# [Texte source]
Ce qui nous intéresse, dans cette série d’articles, c’est l’apprentissage multimédia. Et tout particulièrement dans la conception d’un e-learning, d’une vidéo pédagogique, etc. Historiquement, le rôle de l’émotion – dans cette théorie – fut mis en lumière la première fois par Roxana Moreno, qui proposa de revisiter la théorie cognitive de l’apprentissage multimédia (CTML) pour la transformer en une théorie cognitivo-affective de l’apprentissage multimédia (CATML). Cette nouvelle théorie postule que les états affectifs et motivationnels à activation positive déclenchés par l’ajout d’éléments à connotation émotionnelles déclencheraient un traitement cognitif plus profond ; augmentant les ressources cognitives consacrées à la tâche. En d’autres termes, le fait d’ajouter des éléments dans votre e-learning dans le but de procurer des émotions (positives) chez votre apprenant est une solution afin de l’engager dans son apprentissage.
 
De cette théorie est issu le design dit « émotionnel » qui propose de concevoir un contenu pédagogique en ajoutant un certain nombre d’éléments venant impacter les émotions de l’apprenant et in fine l’apprentissage. Les deux principes les plus étudiés dans ce cadre sont la couleur et l’anthropomorphisme (ajout de caractéristiques humaines à des objets).
 
Mais quel est l’impact de ce genre d’éléments ?

Enregistrements de données:
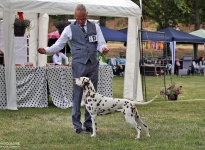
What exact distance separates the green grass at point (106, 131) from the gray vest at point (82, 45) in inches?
42.0

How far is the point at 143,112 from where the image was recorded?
32.1 ft

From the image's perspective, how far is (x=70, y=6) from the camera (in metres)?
10.4

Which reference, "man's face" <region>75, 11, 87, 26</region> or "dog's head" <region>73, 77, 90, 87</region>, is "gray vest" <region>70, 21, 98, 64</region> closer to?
"man's face" <region>75, 11, 87, 26</region>

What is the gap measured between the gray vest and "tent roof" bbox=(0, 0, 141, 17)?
2929 mm

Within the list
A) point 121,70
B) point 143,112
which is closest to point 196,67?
point 121,70

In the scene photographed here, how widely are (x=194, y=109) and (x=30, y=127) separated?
386cm

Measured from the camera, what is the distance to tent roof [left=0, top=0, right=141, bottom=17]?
9.92 metres

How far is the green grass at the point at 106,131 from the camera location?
6.39 meters

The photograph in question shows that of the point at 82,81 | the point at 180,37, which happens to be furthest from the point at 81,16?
the point at 180,37

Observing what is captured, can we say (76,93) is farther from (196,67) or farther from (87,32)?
(196,67)

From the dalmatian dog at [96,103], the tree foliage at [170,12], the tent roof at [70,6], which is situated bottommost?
the dalmatian dog at [96,103]

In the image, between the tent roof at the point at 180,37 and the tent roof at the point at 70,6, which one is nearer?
the tent roof at the point at 70,6

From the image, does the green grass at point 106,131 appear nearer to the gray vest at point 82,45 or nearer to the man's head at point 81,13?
the gray vest at point 82,45

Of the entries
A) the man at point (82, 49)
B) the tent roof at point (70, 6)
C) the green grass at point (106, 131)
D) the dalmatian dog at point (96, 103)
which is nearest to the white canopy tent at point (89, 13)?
the tent roof at point (70, 6)
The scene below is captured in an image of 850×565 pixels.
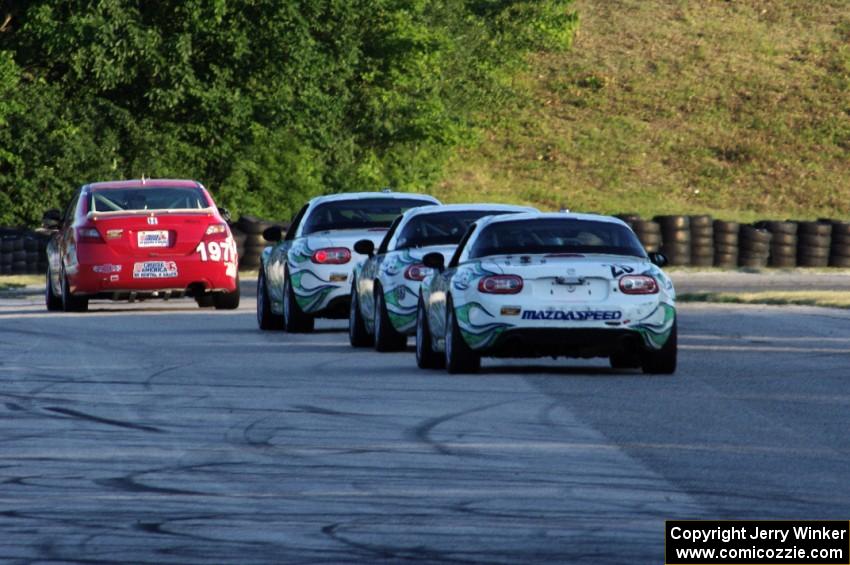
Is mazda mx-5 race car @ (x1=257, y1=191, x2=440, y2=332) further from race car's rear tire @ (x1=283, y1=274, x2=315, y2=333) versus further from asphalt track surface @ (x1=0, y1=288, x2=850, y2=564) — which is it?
asphalt track surface @ (x1=0, y1=288, x2=850, y2=564)

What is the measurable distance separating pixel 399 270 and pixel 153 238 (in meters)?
7.17

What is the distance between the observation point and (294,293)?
23.8 metres

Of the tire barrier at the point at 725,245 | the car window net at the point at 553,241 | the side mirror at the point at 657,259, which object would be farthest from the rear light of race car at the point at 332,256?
the tire barrier at the point at 725,245

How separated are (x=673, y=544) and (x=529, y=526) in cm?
108

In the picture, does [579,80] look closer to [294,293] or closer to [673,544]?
[294,293]

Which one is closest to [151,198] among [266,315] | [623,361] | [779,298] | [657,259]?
[266,315]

# [Objectif de la tâche]
Répondez aux questions suivantes à partir du texte sur l'apprentissage multimédia.
1. Qui a mis en lumière pour la première fois le rôle de l'émotion dans cette théorie ?
2. En quelle théorie cette personne a-t-elle proposé de transformer la théorie cognitive de l'apprentissage multimédia ?
3. Quels sont les deux principes les plus étudiés dans le cadre du design émotionnel ?

# [Résultat de l'exercice]
1. Roxana Moreno.
2. En une théorie cognitivo-affective de l'apprentissage multimédia (CATML).
3. La couleur et l'anthropomorphisme.